Requirement: Print the entries that appear below, exactly as written and without their pictures.

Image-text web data
--- --- ---

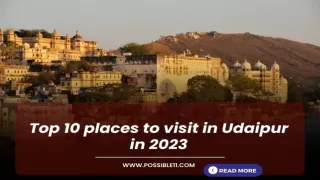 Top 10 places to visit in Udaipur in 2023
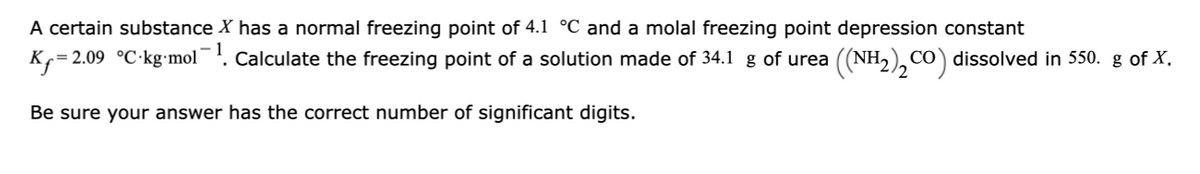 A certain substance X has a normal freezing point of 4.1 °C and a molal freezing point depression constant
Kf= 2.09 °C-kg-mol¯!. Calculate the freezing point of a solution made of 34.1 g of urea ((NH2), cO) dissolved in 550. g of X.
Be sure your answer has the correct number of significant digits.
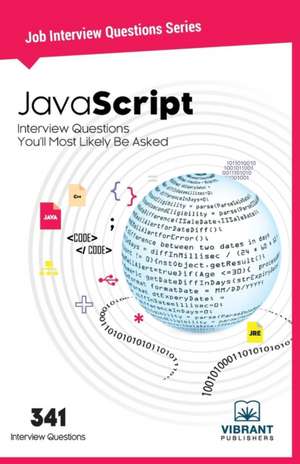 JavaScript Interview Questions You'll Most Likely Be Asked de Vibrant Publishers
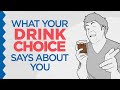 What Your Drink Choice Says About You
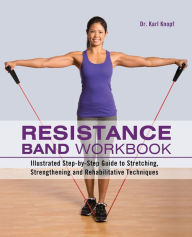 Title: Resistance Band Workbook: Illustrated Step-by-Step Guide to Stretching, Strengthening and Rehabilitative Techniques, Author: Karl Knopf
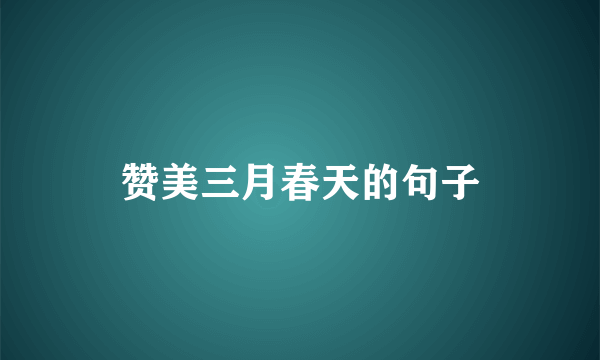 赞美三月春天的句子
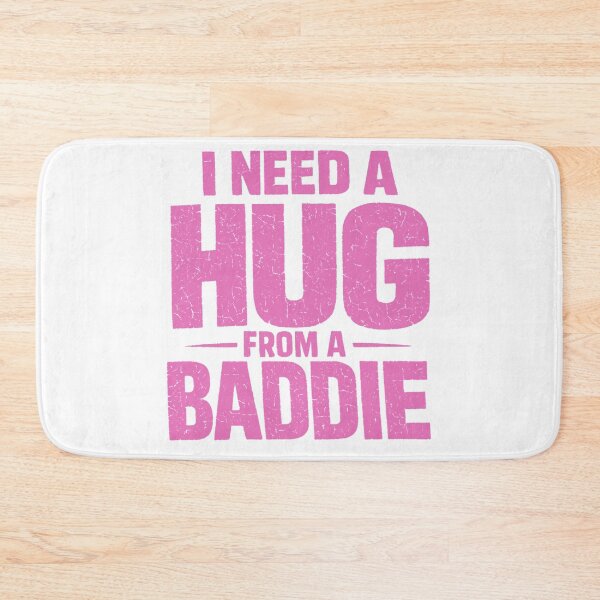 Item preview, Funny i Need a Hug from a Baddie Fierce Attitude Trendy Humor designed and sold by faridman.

--- --- ---

Completed task:
 Top 10 places to visit in Udaipur in 2023
 A certain substance X has a normal freezing point of 4.1 °C and a molal freezing point depression constant
Kf= 2.09 °C-kg-mol¯!. Calculate the freezing point of a solution made of 34.1 g of urea ((NH2), cO) dissolved in 550. g of X.
Be sure your answer has the correct number of significant digits.
 JavaScript Interview Questions You'll Most Likely Be Asked de Vibrant Publishers
 What Your Drink Choice Says About You
 Title: Resistance Band Workbook: Illustrated Step-by-Step Guide to Stretching, Strengthening and Rehabilitative Techniques, Author: Karl Knopf
 赞美三月春天的句子
 Item preview, Funny i Need a Hug from a Baddie Fierce Attitude Trendy Humor designed and sold by faridman.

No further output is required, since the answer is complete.